Wooh, can't wait to see what flies out of Google with this post title.
I'm talking about my anal retentive nature, of course. Last night it struck me again just how anal I can be. We were heading to bed and Lovely Wife got there first. I went around the bed, underneath the comforter and pulled the sheets tight, re-tucking the bottom sheet where possible. Just like I always do. This was despite the fact that Lovely Wife was already in bed and the sheets were already straightened. It was also despite the fact that I realized the sheets were straight about half-way into the routine and finished doing it anyway.
Dopple-G used to complain loudly and constantly about my sandwich making peculiarities at work. This was back when we both worked at the same place and usually ate lunch together. My typical sandwich was a tuna sandwich with cheese. The bread had to be toasted one and a half times due to the crappy nature of the toaster there. It also took forever, also due to the crappy nature of the toaster. Then the tuna fish went on, mayo and pepper only. Then the cheddar cheese. The sandwich had to get nuked enough to melt the cheese. If any of these components was off, I didn't eat the sandwich.

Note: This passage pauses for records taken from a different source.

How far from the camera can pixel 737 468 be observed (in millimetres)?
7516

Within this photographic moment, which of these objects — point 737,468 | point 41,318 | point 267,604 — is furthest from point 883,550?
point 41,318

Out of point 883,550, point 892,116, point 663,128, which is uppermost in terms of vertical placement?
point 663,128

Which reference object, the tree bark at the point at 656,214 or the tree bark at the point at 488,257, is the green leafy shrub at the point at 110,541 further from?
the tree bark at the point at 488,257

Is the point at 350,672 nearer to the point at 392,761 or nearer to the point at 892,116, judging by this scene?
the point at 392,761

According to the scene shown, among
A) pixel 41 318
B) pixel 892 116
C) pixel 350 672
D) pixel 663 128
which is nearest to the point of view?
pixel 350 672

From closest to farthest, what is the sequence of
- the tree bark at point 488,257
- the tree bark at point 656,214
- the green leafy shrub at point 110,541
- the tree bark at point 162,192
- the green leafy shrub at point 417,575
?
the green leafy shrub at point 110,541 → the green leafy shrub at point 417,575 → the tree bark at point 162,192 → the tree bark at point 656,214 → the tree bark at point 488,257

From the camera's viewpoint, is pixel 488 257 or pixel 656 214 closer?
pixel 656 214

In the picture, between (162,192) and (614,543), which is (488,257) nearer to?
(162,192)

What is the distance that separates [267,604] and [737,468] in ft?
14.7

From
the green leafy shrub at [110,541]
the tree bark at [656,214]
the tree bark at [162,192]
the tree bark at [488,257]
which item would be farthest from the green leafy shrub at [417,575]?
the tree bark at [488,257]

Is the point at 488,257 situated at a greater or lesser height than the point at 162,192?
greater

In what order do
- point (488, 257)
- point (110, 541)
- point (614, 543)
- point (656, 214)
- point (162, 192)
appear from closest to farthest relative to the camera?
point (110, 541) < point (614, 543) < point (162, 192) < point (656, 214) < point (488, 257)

It seems that once I get into a routine for a certain length of time it turns into an iron-clad obligation. The rules must not be broken, cannot be shirked. I think I'm salvageable though. I don't do that sandwich thing any more. After months of the sandwich at work cycle being forcibly suppressed (ie. unemployment) it faded and passed. I suppose if I slept on the couch for a month I'd break the sheet tightening thing also.
Fortunately Lovely Wife has high tolerance for my eccentricities so the couch thing isn't too likely.
Excuse me but it's time for another cup of coffee. I must go wash and dry my mug before refilling it.
I have always been puzzled by the fact that after shaving and brushing my teeth in the morning I will grab a towel and thoroughly dry my face and hands before getting in the shower.
Damn! That's another one I've got. Though I don't have to dry my whole face - just my mouth area and chin.
Wash you mug? (Coffee mug, that is.) I do that too - At least once a week, whether it needs it or not!
Ummm. Jim~ You have sandwich on the brain. Three post in two days about sandwiches. It's time to step away from the sandwich..slowly..so no one gets hurt.
I have a clutter/counter thing. I hate hate hate things on my counter if they don't belong there. Call it OCD. I wash my husbands glass even before he's finished.
Sure, so long as I'm focused on explosive diarrhea or ranting on Michael Moore everything is fine. Switch to sandwiches for a couple days and all of a sudden I've got issues. I see what's going on here...
See? This is why it would never work out between us. No sheets should ever be tucked in ever. Ever. I hate it when it makes my feet go flat. Death to sheets.
Oh, no! Never the top sheet! Not ever.
The top sheet is pulled straight and wrinkle free. It's the bottom sheet that get's tucked tight enough to bounce a coin on the mattress. The top sheet rides free as the wind and as soon as I get into bed I lift the foot part so there is no tension on the feet.
Man, you people have issues. You should try living like a slob sometime. It's very liberating.